I've never been great shakes in the exercise department, but having hit 105kg over 2010, I need to shed a lot of weight.  But my physical gifts (modest as they are) lend themselves to strength exercise.  I am a bit knock-kneed.  I have high arches and short feet - not great for running.  I also have a sweet tooth and have traditionally exercised very little self-control*.

So my options are:

  • humble home gym ("power tower", dumbells, barbell and bendy-barbell with modest weight available)
  • pilates class (+pilates homework)
  • humble work gym (no long bars, but some machines, some benches, crappy old exercise bikes and some space to do floor work)
  • ride to work (about 15km, about 40 minutes).
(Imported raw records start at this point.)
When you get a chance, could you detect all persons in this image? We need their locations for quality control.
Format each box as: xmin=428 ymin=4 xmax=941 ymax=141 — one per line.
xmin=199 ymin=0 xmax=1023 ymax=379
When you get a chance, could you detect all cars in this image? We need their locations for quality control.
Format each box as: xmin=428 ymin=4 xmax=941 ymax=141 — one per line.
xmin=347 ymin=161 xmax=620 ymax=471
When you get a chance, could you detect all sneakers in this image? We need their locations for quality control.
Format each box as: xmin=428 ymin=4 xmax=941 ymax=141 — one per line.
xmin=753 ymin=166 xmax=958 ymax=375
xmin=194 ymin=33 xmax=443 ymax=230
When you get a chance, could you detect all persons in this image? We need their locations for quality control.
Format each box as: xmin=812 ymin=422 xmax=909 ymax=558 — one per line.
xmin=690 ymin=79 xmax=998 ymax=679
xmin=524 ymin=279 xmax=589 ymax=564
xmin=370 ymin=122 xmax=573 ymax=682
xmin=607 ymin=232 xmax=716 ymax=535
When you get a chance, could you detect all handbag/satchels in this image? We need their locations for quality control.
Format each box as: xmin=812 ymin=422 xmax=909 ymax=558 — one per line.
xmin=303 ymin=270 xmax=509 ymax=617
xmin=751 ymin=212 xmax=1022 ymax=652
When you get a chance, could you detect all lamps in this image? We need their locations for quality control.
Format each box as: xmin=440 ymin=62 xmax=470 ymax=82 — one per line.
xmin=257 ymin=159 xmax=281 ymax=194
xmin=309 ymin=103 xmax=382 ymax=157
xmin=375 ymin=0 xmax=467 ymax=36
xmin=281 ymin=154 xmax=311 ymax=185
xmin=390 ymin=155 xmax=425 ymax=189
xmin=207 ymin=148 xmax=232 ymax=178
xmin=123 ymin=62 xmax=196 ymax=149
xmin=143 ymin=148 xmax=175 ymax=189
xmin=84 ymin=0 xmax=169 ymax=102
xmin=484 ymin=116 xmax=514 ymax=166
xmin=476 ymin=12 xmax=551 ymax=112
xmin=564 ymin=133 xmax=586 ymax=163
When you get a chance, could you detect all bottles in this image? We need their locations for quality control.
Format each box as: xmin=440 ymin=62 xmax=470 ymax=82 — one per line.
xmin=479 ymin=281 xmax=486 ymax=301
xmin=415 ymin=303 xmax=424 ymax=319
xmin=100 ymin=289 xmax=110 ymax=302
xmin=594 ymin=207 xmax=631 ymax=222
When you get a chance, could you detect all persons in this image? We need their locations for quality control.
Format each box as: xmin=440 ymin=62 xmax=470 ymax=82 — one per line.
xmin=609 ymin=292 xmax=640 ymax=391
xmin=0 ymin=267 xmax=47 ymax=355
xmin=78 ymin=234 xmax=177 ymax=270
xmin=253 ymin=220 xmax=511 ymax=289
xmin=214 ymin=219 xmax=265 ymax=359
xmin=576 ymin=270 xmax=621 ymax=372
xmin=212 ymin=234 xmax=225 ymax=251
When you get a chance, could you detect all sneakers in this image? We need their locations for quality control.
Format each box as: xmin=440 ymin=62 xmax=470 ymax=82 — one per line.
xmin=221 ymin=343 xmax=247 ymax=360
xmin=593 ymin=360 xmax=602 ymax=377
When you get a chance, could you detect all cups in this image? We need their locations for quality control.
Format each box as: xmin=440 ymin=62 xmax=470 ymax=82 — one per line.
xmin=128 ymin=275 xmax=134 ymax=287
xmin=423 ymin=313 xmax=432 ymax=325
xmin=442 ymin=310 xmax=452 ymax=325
I'd really like to get a pair of runners and do a little running, but I guess we'll see.  I need to master my recovery this year.  Exercise seems to interfere with my sleep in a few different ways, and I also want to remember flexibility, balance and coordination.

So far, I'm doing OK.  It's easy enough to work out at home and there are enough opportunities to ride to work, and satisfying the Id with exercise seems to provide the will power to go easy on the sweet items.  After working out almost every day from 30 Jan to 10 Feb, I'm at the end of my fourth day without exercise and I realise that it is making me feel surly .


*taking a philosophical position of assuming that there's no way of knowing how long one lives, and whether tomorrow will bring good things or bad, so you better enjoy everything that life offers regardless of how much you'll pay later, because you have to discount it by all possible risks of death before you pay, of which there are many. This is actually not true, but we all do it more or less.  The truth is that tomorrow will almost always be pretty consistent with today, and how you get through today will be how you get through tomorrow.  If ever tomorrow is very different, you'll be able to worry about that when you see what it is actually like.